The American Thoracic Society and European Respiratory Society have provided guidelines that recommend testing for α1-AT deficiency in the following cases: (1) early-onset emphysema (younger than 45 years); (2) emphysema in the absence of a recognized risk factor; (3) emphysema with prominent basilar hyperlucency; (4) unexplained liver disease; (5) necrotizing panniculitis; (6) antiproteinase 3-positive vasculitis (C-ANCA positive vasculitis); (7) family history of any of the following: emphysema, bronchiectasis, liver disease, or panniculitis; or (7) bronchiectasis without evident cause.
In patients with manifestations of liver disease, liver biopsy for light microscopy and histochemistry and possible electron microscopy is valuable for staging liver disease and for identification of the PAS-positive-diastase-resistant globules within the hepatocytes. In neonates, the globules may be indistinct and ill developed, but they increase with age. In adult patients, in particular, they may be associated with portal and periportal inflammation. Confirmation of the nature of the globules may be provided by immunohistochemical techniques, using immunoperoxidase coupled to α1-AT antibody. Finally, the location of these globules within the endoplasmic reticulum may be confirmed by electron microscopy.
|Box 2: Diagnostic Tests for Alpha1-Antitrypsin Deficiency|
© 2002 The Cleveland Clinic Foundation.
In advanced and decompensating liver disease, the only available approach is orthotopic liver transplantation (OLT). This is the most common inherited disorder leading to liver transplantation in children. As in Wilson's disease, the outcome of OLT is extremely good, and replacement of the liver provides the recipient with the donor's α1-AT phenotype.
Newer approaches that may have an impact on the secretion of α1-AT from the hepatocyte may prove helpful, but these are in the experimental stage of development. Finally, although consideration of gene therapy may ultimately provide the most hopeful approach for α1-AT deficiency, this will have to be achieved with the removal of the aberrant mutant gene, which will pose a considerable challenge.

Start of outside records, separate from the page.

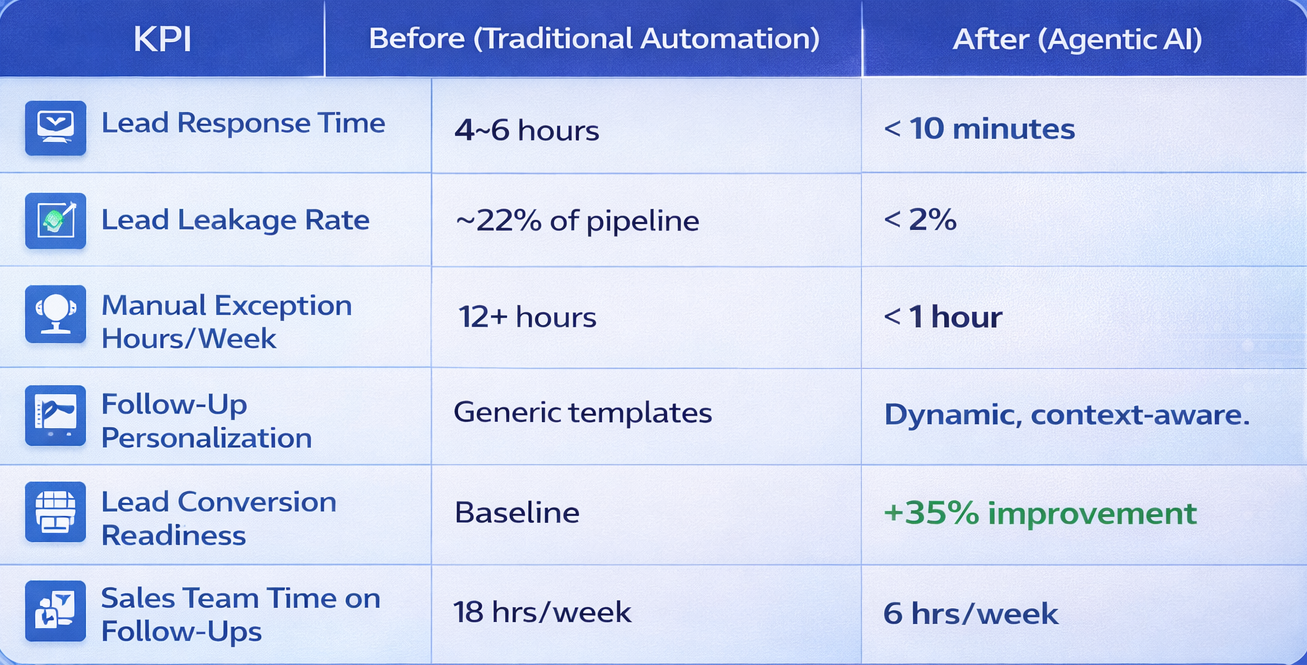 | KPI | Before (Traditional Automation) | After (Agentic AI) |
|---|---|---|
| Lead Response Time | 4~6 hours | < 10 minutes |
| Lead Leakage Rate | ~22% of pipeline | < 2% |
| Manual Exception Hours/Week | 12+ hours | < 1 hour |
| Follow-Up Personalization | Generic templates | Dynamic, context-aware. |
| Lead Conversion Readiness | Baseline | +35% improvement |
| Sales Team Time on Follow-Ups | 18 hrs/week | 6 hrs/week |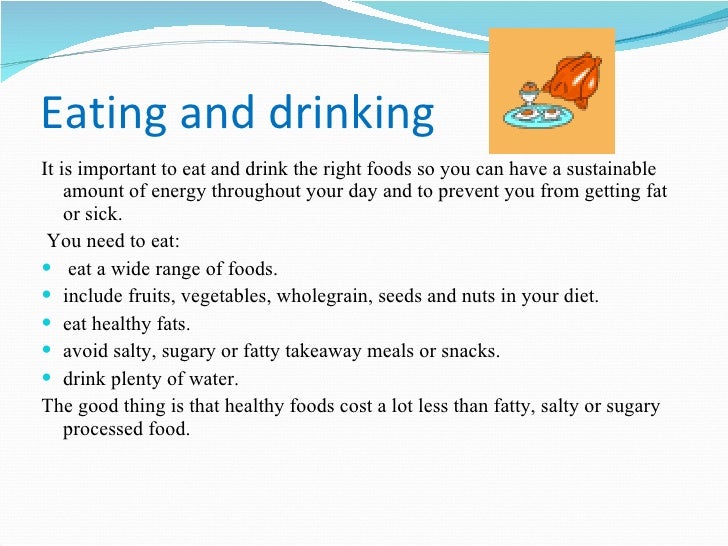 Eating and drinking

It is important to eat and drink the right foods so you can have a sustainable amount of energy throughout your day and to prevent you from getting fat or sick.

You need to eat:

- eat a wide range of foods.
- include fruits, vegetables, wholegrain, seeds and nuts in your diet.
- eat healthy fats.
- avoid salty, sugary or fatty takeaway meals or snacks.
- drink plenty of water.

The good thing is that healthy foods cost a lot less than fatty, salty or sugary processed food.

Because α1-AT deficiency is associated with variable phenotypic expression, it is reasonable to counsel patients with regard to all other possible sources of liver injury, such as alcohol abuse. A similar approach has been adopted for those with lung injury–counseling patients regarding the deleterious effects of smoking.
Augmentation therapy refers to the exogenous infusion of purified pooled human plasma α1-AT. It can be given on a weekly, biweekly, or monthly basis. Although this has become the mainstay of specific therapy in α1-AT deficiency with emphysema, the technique offers no significant help in improving the liver injury. Studies have suggested that augmentation can reduce the number of lung infections, slow the rate of decline of lung function, reduce mortality, and reduce the rate of loss of lung tissue as determined by computed tomography (CT) scanning.
The outcomes of treatment, short of liver transplantation, present conflicts of purpose when they are aimed at preventing both liver and lung diseases. This is because the benefits of any approach that increases the serum levels of α1-AT to protect the lungs may not always offer similar protection to the liver. Only liver transplantation offers an effective cure for the condition by correcting the recipient phenotype and normalizing the circulating levels of α1-AT.